# heat transfer cracking



## lrfowler (Jan 2, 2020)

I've been using Paropy inkjet light pro heat transfer paper...with an HPN heat press.......and a Canon inkjet printer..........to white t-shirts..

my prints on the t-shirts seem to crack after a few washes........ I'm not real careful about how I wash and dry my clothes.......and I don't really feel like giving advice to others how they should wash their tshirts....

How do I get around the cracking?
I press the shirt for 20 seconds @ 350 degrees.........Am I supposed to use a teflon or other sheet on top of the decal on the t-shirt?

should I use another process to do the t-shirts?........... I can't do complicated images - because I have to cut out the white space on the transfer...geez.......silk-screening is cool...

thanks for the help!
Larry


----------



## Lnfortun (Feb 18, 2006)

lrfowler said:


> I've been using Paropy inkjet light pro heat transfer paper...with an HPN heat press.......and a Canon inkjet printer..........to white t-shirts..
> 
> my prints on the t-shirts seem to crack after a few washes........ I'm not real careful about how I wash and dry my clothes.......and I don't really feel like giving advice to others how they should wash their tshirts....
> 
> ...


Use Neenash's Jetpro Soft Stretch better known as JPSS instead. Prestretch the shirt before pressing the transfer. After peeling the transfer stretch the shirt while hot. Cover the image with parchment paper press it for 10 seconds. Again stretch whi!e hot. Wait 24 hours because the polymer will become brittle after 24 hours. Cover the shirt with parchment paper. Press for 10 seconds. Stretch while hot to soften the feel and seal the polymer deep into the fabric. The polymer background of JPSS is very minimal on white shirt. It will wash off. So you don't have to trim the image.

Use 50/50 shirt or tight knit 100 cotton like Fruit of the Loom HD.I

Btw the Canon ink does not bleed or wash off? Dye inkjet ink will bleed and wash off. Pigment is better for heat transfer.


----------



## lrfowler (Jan 2, 2020)

Lnfortun said:


> Use Neenash's Jetpro Soft Stretch better known as JPSS instead. Prestretch the shirt before pressing the transfer. After peeling the transfer stretch the shirt while hot. Cover the image with parchment paper press it for 10 seconds. Again stretch whi!e hot. Wait 24 hours because the polymer will become brittle after 24 hours.
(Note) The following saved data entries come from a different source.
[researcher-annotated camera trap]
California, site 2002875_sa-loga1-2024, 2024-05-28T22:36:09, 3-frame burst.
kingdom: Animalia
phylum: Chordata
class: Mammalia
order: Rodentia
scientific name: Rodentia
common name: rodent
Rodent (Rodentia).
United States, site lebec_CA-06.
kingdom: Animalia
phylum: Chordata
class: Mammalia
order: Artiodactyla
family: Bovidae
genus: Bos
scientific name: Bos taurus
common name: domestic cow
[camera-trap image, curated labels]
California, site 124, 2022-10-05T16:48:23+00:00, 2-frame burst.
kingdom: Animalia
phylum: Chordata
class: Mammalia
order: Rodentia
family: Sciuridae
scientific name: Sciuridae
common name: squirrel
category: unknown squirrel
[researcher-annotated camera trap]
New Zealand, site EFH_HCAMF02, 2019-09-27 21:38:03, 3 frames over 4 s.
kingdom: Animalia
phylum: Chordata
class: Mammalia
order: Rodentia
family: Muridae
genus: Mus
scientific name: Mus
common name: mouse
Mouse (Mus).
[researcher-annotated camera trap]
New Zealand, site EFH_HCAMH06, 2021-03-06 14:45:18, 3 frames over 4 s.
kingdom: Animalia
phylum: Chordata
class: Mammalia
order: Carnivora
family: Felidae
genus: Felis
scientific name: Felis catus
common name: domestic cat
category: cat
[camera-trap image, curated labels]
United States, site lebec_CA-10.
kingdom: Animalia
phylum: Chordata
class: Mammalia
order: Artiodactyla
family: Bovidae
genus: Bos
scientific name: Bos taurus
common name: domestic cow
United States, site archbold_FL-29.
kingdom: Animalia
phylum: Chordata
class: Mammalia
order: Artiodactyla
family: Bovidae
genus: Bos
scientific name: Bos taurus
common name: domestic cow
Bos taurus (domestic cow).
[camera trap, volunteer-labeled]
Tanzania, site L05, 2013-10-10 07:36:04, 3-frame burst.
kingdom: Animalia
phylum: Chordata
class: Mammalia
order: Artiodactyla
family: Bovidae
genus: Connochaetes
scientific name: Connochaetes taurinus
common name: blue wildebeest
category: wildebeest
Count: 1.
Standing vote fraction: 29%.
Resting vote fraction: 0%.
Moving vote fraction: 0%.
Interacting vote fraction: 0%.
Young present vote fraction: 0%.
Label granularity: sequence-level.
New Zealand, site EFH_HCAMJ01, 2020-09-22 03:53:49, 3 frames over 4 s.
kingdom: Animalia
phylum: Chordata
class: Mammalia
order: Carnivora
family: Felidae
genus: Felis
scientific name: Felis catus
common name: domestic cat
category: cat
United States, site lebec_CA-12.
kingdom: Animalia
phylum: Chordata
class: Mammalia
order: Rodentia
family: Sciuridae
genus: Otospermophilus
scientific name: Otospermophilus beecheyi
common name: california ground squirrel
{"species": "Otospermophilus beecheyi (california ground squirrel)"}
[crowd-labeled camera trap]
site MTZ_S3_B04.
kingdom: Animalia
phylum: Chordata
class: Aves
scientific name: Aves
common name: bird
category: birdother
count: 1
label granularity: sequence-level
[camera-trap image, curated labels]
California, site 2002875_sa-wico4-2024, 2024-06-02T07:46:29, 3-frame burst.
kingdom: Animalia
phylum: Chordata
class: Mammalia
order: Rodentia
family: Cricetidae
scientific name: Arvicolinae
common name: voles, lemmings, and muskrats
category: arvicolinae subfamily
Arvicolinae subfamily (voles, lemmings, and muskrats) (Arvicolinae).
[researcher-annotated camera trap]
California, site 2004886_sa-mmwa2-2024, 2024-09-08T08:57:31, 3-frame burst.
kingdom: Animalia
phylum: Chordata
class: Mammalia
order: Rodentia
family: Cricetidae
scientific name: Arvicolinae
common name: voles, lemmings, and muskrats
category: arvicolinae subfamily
Cover the shirt with parchment paper. Press for 10 seconds. Stretch while hot to soften the feel and seal the polymer deep into the fabric. The polymer background of JPSS is very minimal on white shirt. It will wash off. So you don't have to trim the image.
> 
> Use 50/50 shirt or tight knit 100 cotton like Fruit of the Loom HD.I
> 
> Btw the Canon ink does not bleed or wash off? Dye inkjet ink will bleed and wash off. Pigment is better for heat transfer.


thanks for that info!!!
I have an Epson also....Epson XP-15000 ....is that pigment ink?


----------



## into the T (Aug 22, 2015)

lrfowler said:


> thanks for that info!!!
> I have an Epson also....Epson XP-15000 ....is that pigment ink?


dye (claria inks are dye, the epson's that use durabrite inks are pigment)


----------



## Lnfortun (Feb 18, 2006)

lrfowler said:


> thanks for that info!!!
> I have an Epson also....Epson XP-15000 ....is that pigment ink?


You can get 3rd party pigment ink. However, if the nozzles are made for dye the holes may be too small for pigment ink. Pigment ink has microscopic particles in it. The particles will potentially clog the nozzles in time.

I had Epson that came with Claria ink. I used pigment ink from Inkjetcarts.us. It did not clog but I made a mistake in updating the firmware. Epson put a lock in the update to prevent 3rd party cartridge to work and disabled the printer.

Test the claria ink for bleeding and fading. Print a transfer. Press it on the shirt. Soak the shirt for 30 minutes to an hour in plain water. Check for bleeding from time to time. Wash it few times then check for fading.

It is a risk you have to take.


----------